On my constant quest to improve and Make Life Magnificent, I often seek out advice on single parenting. I became a single mother when my husband passed away in 2009. My son Caleb was 5 months old at the time and I was terrified at the task of raising him alone. Since then, I’ve read countless books and articles, researched every scripture on parenting, talked to other parents…on and on because–in the simplest way that I can admit–I just want to be a good mother. Yet, motherhood is no easy task. Trying to achieve it alone can seem one hair away from being impossible. But don’t take my words as discouragement or pessimism. I have come to realize that there is true beauty in the struggle of it all.
Today as I was reading, I found an article by Parents Magazine titled: Benefits to Being a Single Parent. Of course, I was instantly intrigued when I saw this because I couldn’t wait to read what these so-called benefits were. Among the author’s viewpoints on single parenting, there is one “benefit” sited that just jumped out at me: “The Closet Is All Mine.”
Ok…just give me a minute here…did I read that right? One “benefit” to raising a child alone is that you don’t have to share your closet with another adult! I do believe in being optimistic and seeing the silver lining in all things, but there are times when we just have to be real. Everyone is different, I get that too, and for me having the closet all to myself doesn’t even come close to being considered a good reason for single parenting. Did I already say that raising children is HARD!?

What you should do
In the piece on single parenting, what is the title of the Parents Magazine article? Please give it. These rows have no connection to the piece on single parenting.

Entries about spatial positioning
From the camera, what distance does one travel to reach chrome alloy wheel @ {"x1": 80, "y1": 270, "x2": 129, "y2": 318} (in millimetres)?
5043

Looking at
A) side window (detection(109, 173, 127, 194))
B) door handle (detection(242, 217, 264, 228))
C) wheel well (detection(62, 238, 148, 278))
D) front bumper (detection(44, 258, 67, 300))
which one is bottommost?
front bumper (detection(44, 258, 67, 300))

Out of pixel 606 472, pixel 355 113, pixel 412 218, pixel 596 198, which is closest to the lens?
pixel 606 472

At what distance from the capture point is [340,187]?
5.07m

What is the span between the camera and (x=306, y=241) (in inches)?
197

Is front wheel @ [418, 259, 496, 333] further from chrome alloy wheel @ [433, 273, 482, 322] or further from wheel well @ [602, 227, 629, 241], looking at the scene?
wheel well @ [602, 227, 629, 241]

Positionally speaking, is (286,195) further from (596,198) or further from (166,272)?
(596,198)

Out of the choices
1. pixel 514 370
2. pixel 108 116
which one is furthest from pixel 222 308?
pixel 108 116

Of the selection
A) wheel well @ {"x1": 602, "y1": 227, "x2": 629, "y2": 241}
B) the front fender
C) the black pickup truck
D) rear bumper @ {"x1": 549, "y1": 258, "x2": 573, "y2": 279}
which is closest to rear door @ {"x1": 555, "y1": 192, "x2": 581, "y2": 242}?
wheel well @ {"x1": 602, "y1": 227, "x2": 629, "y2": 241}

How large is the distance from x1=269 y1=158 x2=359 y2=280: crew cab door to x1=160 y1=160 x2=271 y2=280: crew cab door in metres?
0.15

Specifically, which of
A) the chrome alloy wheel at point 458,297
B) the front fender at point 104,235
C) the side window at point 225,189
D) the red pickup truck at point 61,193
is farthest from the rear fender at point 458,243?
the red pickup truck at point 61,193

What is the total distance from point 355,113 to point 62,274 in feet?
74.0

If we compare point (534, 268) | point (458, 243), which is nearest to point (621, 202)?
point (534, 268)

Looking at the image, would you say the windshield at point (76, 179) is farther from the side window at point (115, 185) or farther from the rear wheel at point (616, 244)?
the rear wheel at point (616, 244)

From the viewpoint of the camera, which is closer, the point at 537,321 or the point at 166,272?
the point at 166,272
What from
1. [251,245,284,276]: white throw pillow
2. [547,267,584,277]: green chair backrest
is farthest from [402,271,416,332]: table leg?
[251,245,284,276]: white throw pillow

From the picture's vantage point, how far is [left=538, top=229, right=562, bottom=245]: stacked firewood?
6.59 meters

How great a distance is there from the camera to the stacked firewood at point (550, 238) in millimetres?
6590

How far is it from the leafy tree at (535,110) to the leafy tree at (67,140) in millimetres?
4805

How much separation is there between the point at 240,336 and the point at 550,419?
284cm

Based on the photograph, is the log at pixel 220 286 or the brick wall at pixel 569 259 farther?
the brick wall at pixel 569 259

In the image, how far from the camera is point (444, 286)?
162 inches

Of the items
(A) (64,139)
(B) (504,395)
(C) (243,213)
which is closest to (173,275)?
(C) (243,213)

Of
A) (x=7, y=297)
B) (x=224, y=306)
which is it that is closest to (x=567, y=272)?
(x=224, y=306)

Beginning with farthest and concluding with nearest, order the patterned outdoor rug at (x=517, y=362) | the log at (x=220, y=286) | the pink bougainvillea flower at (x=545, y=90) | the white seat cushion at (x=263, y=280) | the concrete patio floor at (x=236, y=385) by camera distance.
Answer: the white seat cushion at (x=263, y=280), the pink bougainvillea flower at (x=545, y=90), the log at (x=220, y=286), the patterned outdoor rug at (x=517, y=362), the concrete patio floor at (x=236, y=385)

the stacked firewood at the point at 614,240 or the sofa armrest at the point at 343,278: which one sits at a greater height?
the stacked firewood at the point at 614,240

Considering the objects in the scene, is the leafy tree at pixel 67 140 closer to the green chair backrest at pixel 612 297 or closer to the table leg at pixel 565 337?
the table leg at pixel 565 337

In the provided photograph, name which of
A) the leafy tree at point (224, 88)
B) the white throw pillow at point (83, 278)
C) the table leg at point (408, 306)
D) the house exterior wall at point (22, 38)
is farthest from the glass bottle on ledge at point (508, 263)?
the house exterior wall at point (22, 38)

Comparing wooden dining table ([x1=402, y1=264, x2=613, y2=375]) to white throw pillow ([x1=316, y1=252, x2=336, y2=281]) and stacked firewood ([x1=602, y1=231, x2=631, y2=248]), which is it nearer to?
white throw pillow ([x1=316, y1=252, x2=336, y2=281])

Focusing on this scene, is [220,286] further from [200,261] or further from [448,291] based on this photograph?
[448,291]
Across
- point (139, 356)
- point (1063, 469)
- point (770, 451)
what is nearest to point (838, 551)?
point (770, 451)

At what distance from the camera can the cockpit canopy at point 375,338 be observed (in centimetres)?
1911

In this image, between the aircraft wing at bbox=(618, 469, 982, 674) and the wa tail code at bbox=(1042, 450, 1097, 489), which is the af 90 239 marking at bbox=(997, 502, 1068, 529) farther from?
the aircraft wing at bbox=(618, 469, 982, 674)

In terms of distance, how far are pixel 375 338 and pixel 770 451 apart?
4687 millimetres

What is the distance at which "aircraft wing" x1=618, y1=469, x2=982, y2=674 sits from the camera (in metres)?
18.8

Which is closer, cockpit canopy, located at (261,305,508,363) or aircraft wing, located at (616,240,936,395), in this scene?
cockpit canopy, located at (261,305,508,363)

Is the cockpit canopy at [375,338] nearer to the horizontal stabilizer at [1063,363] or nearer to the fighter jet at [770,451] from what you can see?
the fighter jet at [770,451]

The reply
Benefits to Being a Single Parent